Element in Word document Notes
Paragraph Preserved as one line.
Table
  • Preserves as per GitHub flavored Markdown syntax.
  • Column alignment is based on alignment of first paragraph in cells of row.
  • Nested tables are not supported in Markdown, and they are merged with contents of parent cell.
Block Content Control Contents inside control controls are preserved as normal text. If the first item of the paragraph is a checkbox content control, then it preserves as a task item.

Paragraph items

Element in Word document Notes
Field Field result is preserved.
Form Field Result of text and dropdown form fields are preserved.
Hyperlink -
Image -
Horizontal rule -
Content Control

Contents inside control controls are preserved as normal text.

If the first item of the paragraph is checkbox content control, then it preserves as a task item.

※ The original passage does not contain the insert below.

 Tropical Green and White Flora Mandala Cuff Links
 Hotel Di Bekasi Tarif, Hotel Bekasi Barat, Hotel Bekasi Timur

Breaks Line and text wrapping breaks are supported.

Formatting

Element in Word document Notes
Bold -
Italic -
StrikeThrough -
Subscript and Superscript -
Hidden Considered as comments in Markdown syntax
List
  • Numbered and bulleted lists are supported.
  • To restart numbering for the continuous list in the output markdown syntax, you should specify a non-empty paragraph in between the two lists in a Word document.